╭─ RECORDED DATA
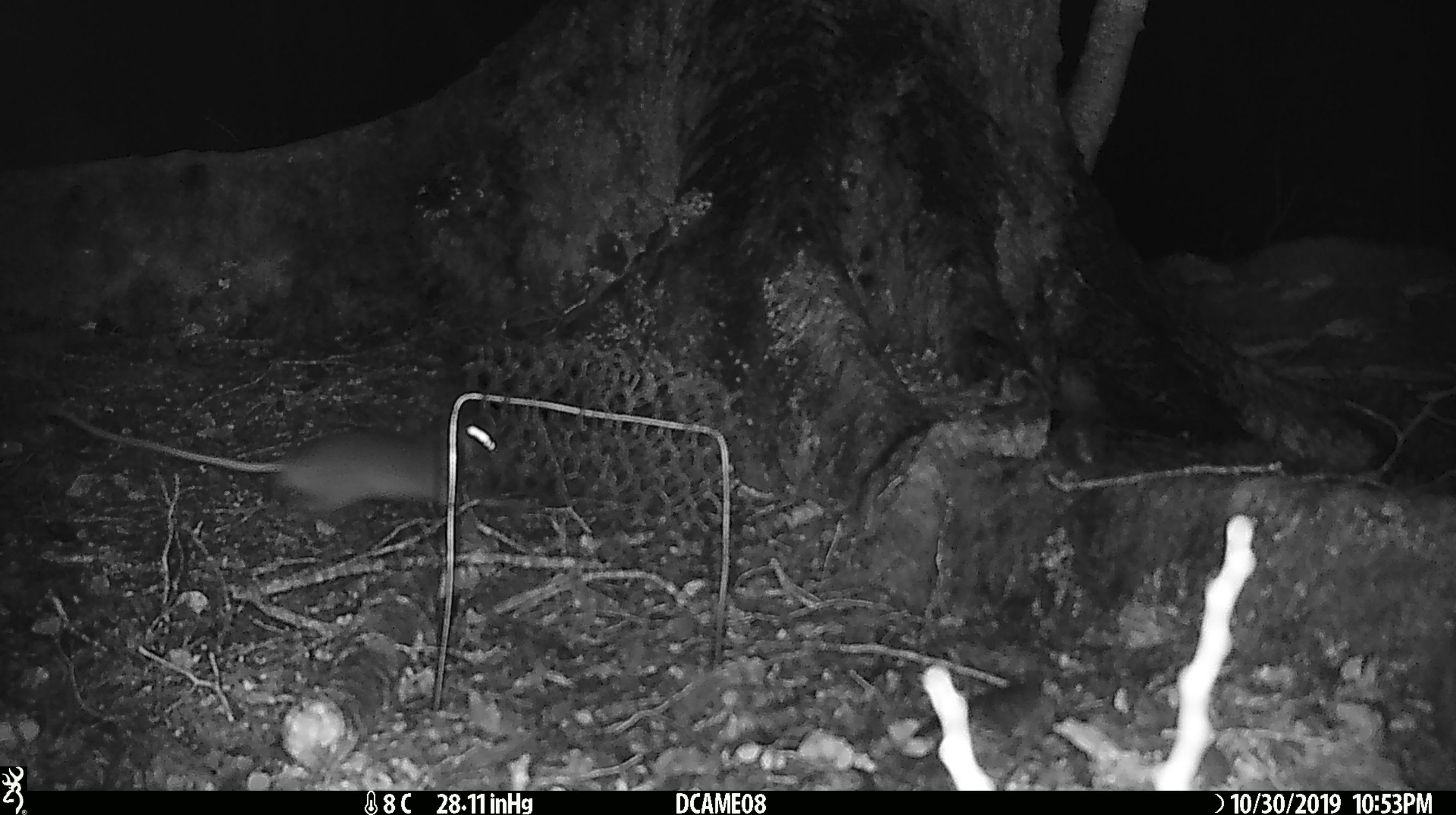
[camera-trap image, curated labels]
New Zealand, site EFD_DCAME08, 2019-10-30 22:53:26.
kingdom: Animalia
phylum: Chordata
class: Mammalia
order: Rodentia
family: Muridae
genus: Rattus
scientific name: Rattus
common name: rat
╰─
╭─ RECORDED DATA
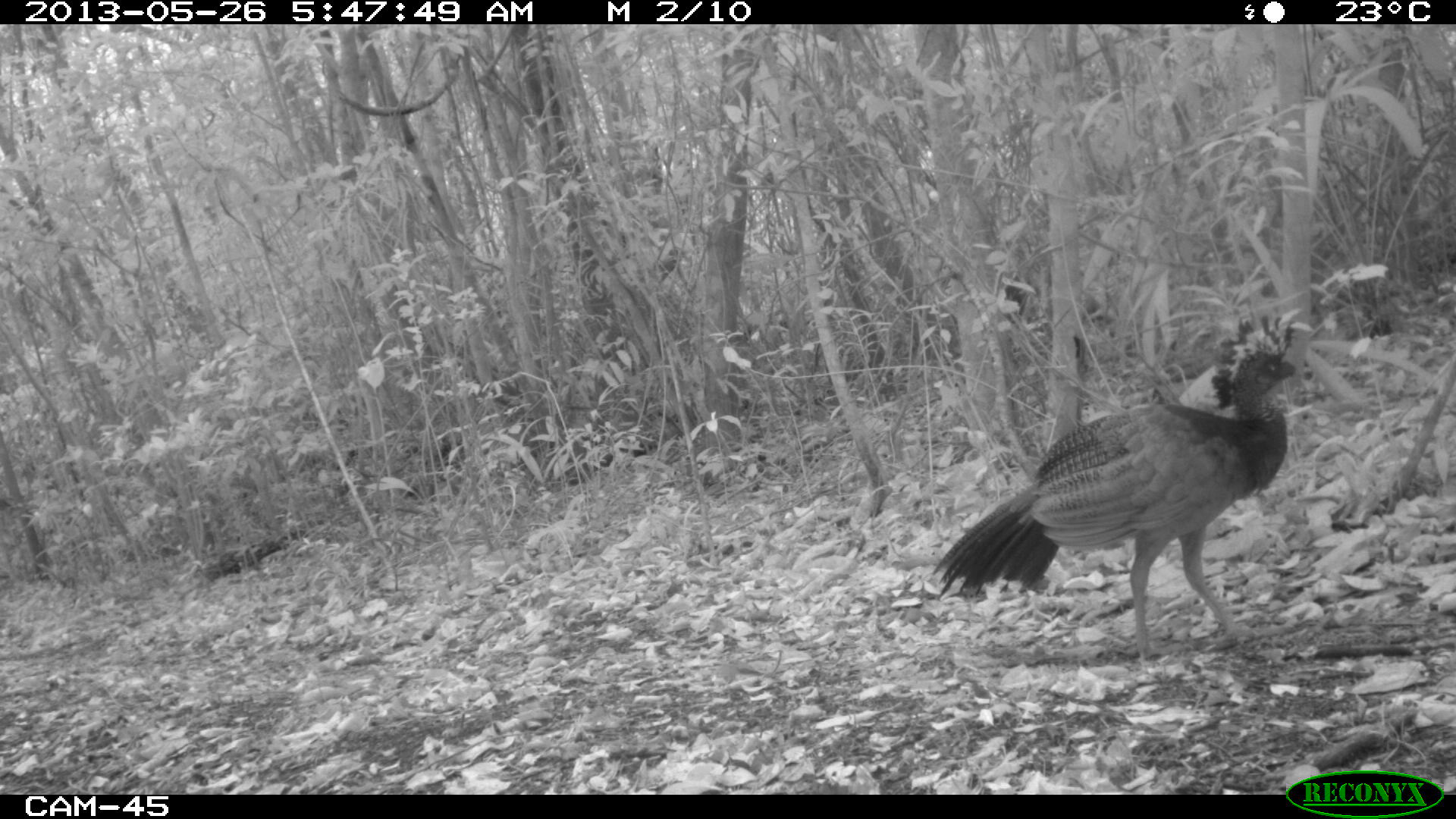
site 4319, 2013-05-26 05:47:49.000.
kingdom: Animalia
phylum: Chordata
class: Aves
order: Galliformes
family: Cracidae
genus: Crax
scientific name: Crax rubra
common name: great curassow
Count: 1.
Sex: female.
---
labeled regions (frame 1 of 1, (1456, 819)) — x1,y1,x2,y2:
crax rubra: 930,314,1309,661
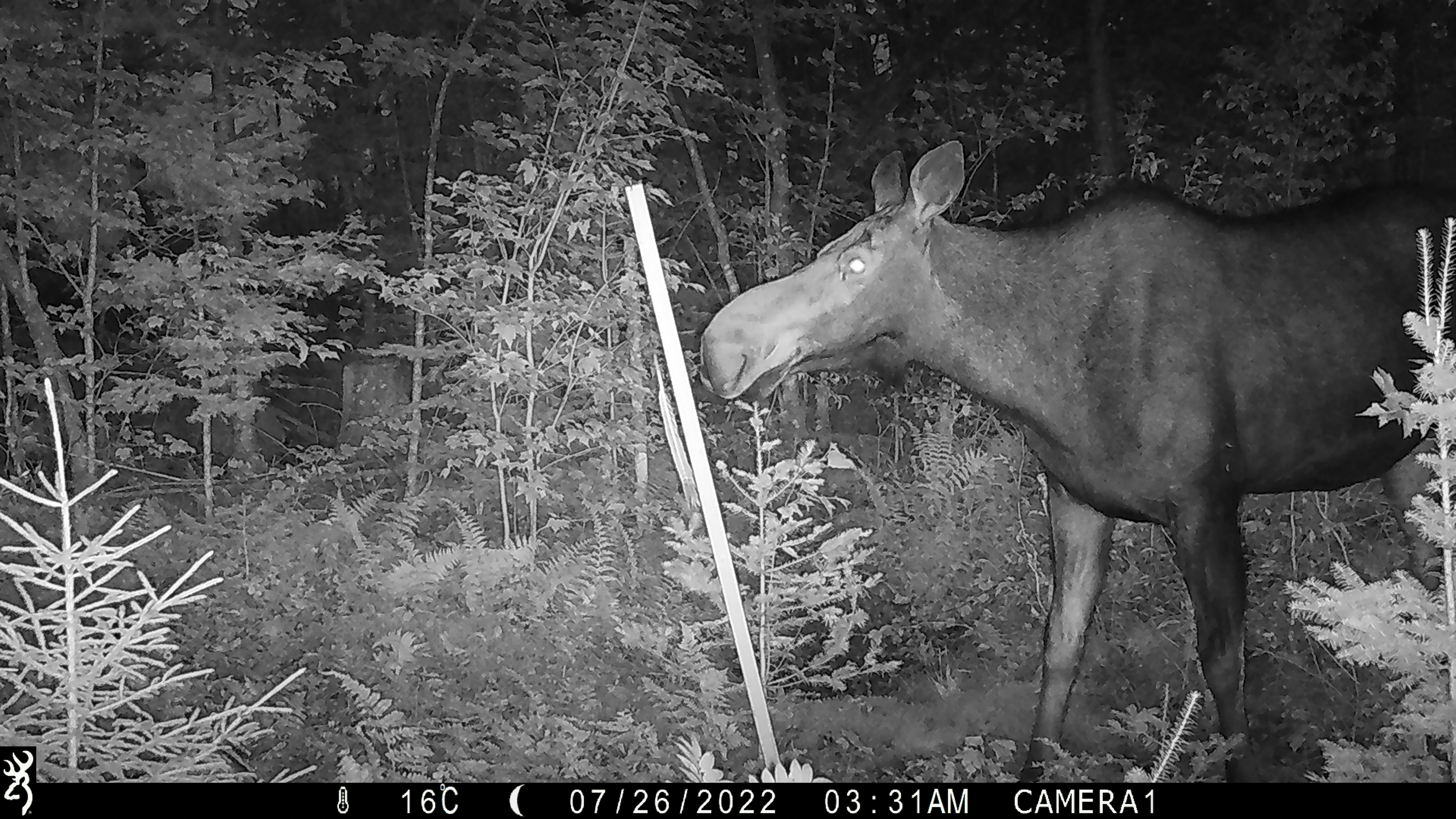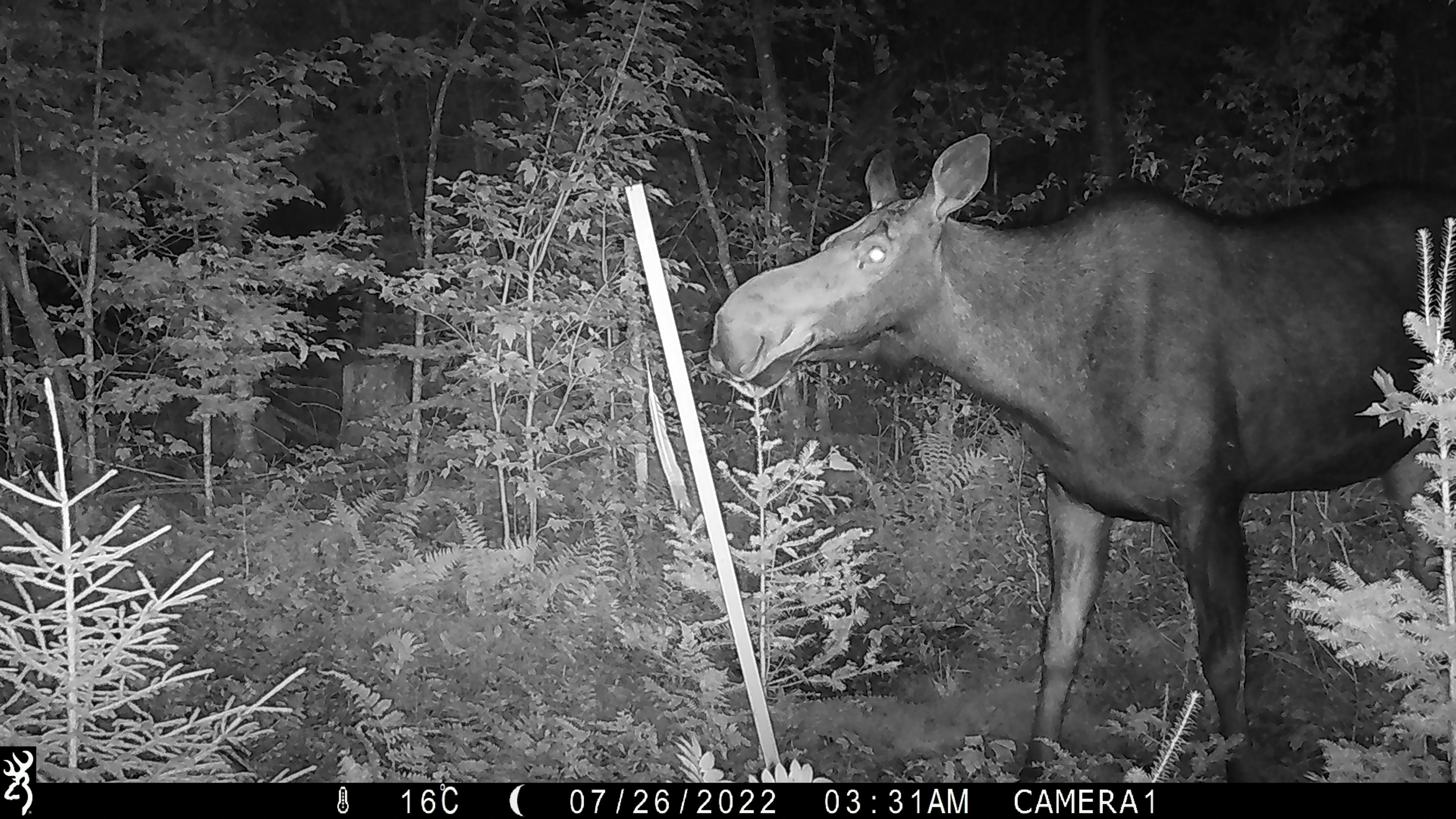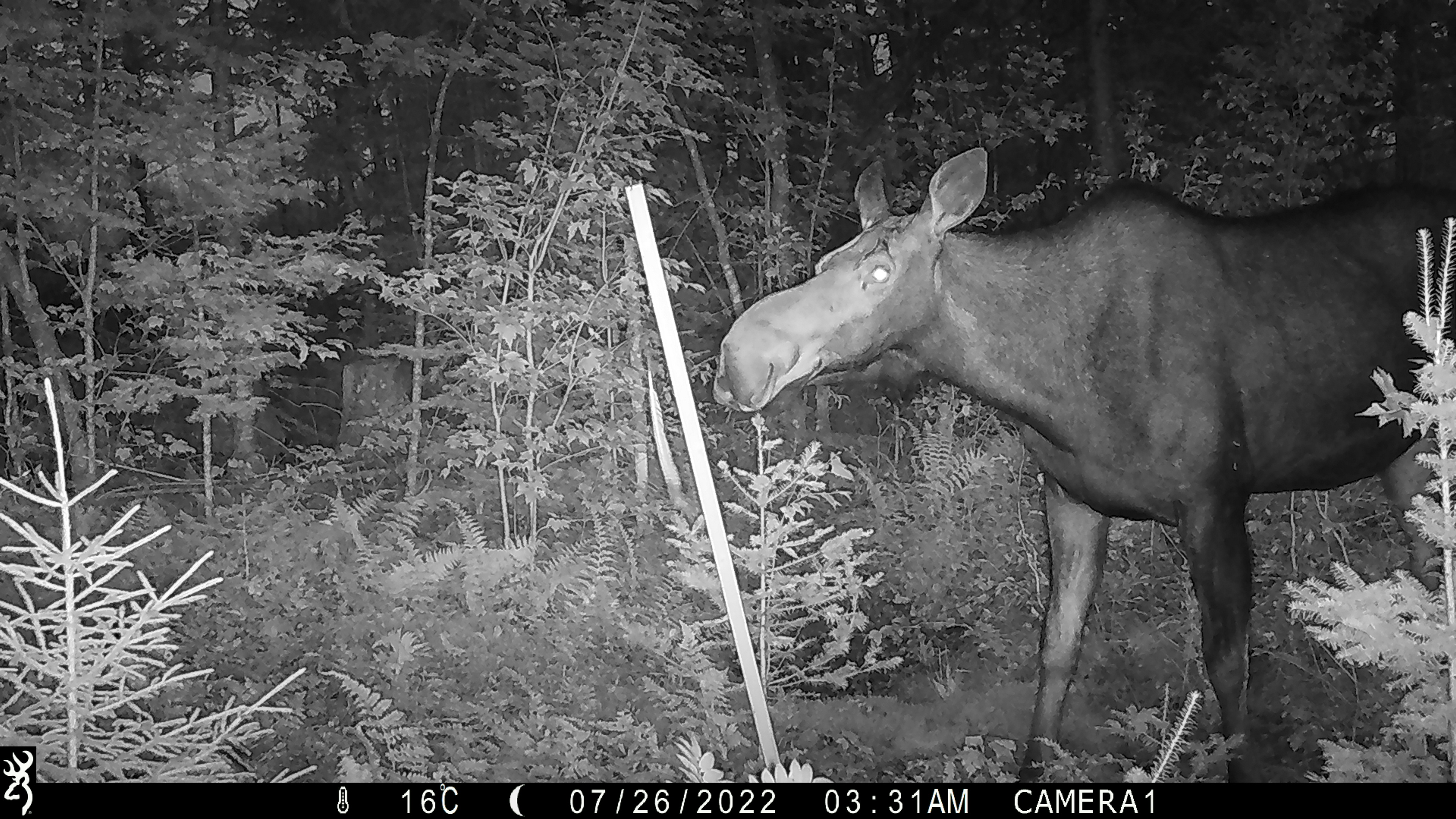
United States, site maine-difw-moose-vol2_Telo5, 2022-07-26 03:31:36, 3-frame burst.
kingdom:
╰─
▶ [TASK TO CARRY OUT]
With the line holding "[camera-trap image, curated labels]" as the first and the line holding "common name: rat" as the last, set down that range of the entries above exactly, and nothing else.

▶ [PROBLEM SOLUTION]
[camera-trap image, curated labels]
New Zealand, site EFD_DCAME08, 2019-10-30 22:53:26.
kingdom: Animalia
phylum: Chordata
class: Mammalia
order: Rodentia
family: Muridae
genus: Rattus
scientific name: Rattus
common name: rat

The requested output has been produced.